I have had to learn to do this and I have been in times where I needed this. Quite often, people need understanding. They’re going through something new they have no references for and need time to process it out.

3. An Engaged Heart

Everyone’s different, but finding ways to demonstrate your heart’s engagement can be so powerful. Maybe you can do something that is needed. When my condo got flooded, I had hundreds of items that were destroyed and drenched. I was overwhelmed with what was damaged and lost. My mom arrived and pull up her sleeves to help me wade through it all and clean it. I was brought to tears, cause I realized, that is what I needed.
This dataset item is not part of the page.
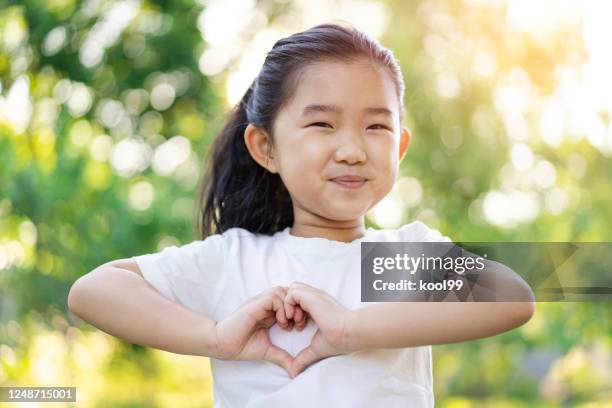 little girl making heart shaped gesture - child love heart hands stock pictures, royalty-free photos & images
But if she asked me, “What do you need” I wouldn’t have known what to say.

Sending a bowl of pasta or saying “Let me know what I can do” may be convenient for you to say, but that may not be helpful to them. Sometimes the best thing to do is to ask God how you can love from the heart.

4. A Loyal Presence

Sometimes people going through hard times can feel alone and abandoned. Sometimes its simply helpful to just check up and see how people are doing. Show you haven’t forgotten.

This is really important when people lose loved ones. When the funeral is going on, there are crowds, but when its all over, others often forget and move on. Meanwhile the person is still grieving. It’s good to check up and be mindful.

6. A Prayerful Heart

I make it my aim to never tell anyone, “I am praying for you” unless I actually do it. To make sure I do not forget, when I send an email or text saying, “I will pray,” I stop and do it right there. I never want the action of prayer to be something that has little power or depth of meaning.

7. Simple Acts

Sometimes the simplest act can be so helpful. When Melissa and I went through the miscarriage of a pregnancy years ago, one friend took me out just to hang. No advice, no lecture. Just time to talk and process connection.
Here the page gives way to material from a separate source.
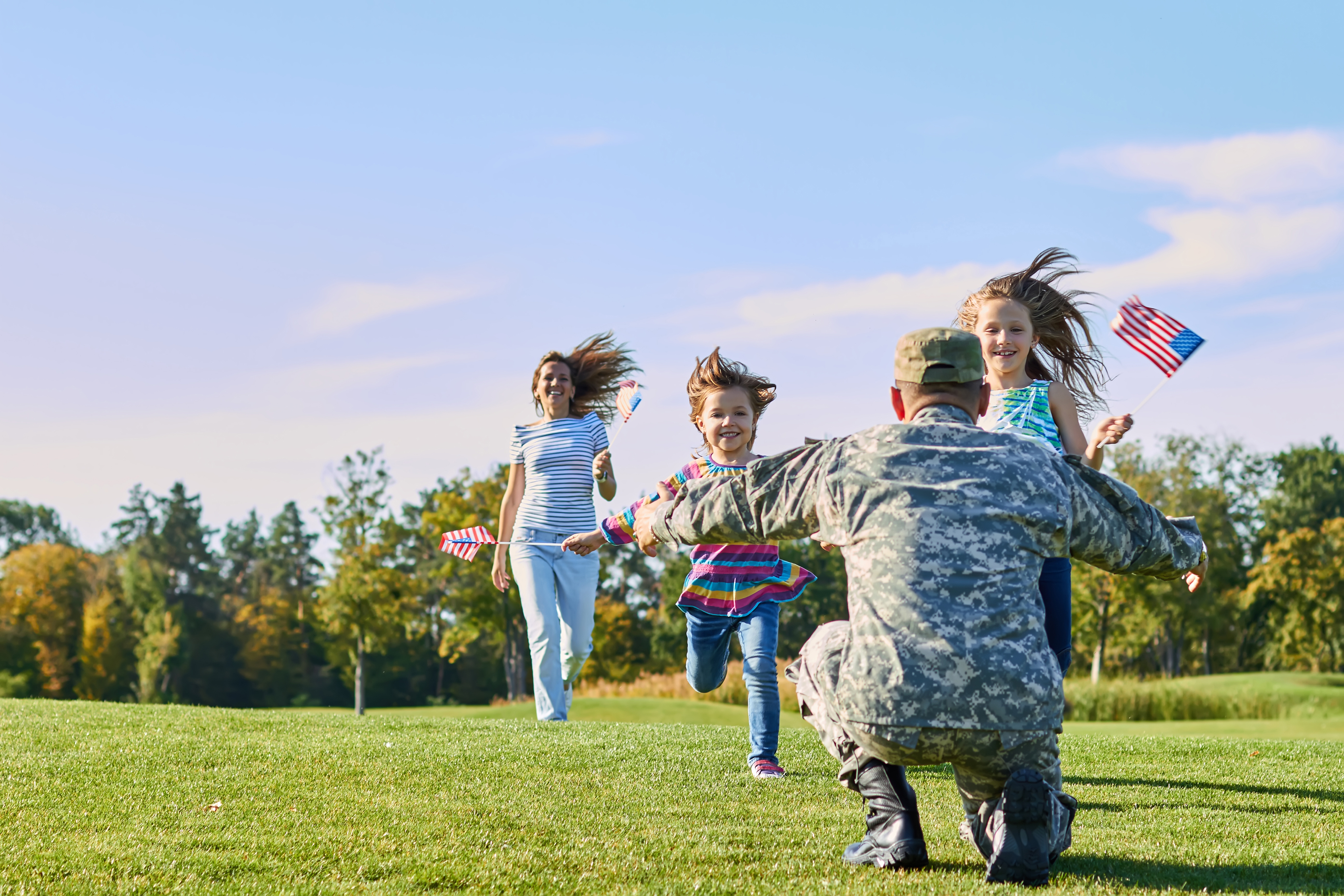 Soldier meeting his family outside on the grass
Recently, I’ve had people randomly send me grocery cards or restaurant cards. I had cash or checks sent that were just what we needed. You will forever be remembered, because those gifts were often the very thing we needed to get through a complicated week of juggling meals and schedules in a small efficiency hotel kitchenette.

Sometimes the simplest of gestures can go a long way to add to the faith of those who are being deeply pressed by circumstances. The more we learn to engage relationship in trying times with greater wisdom, we can become a more powerful body of people to impact our world.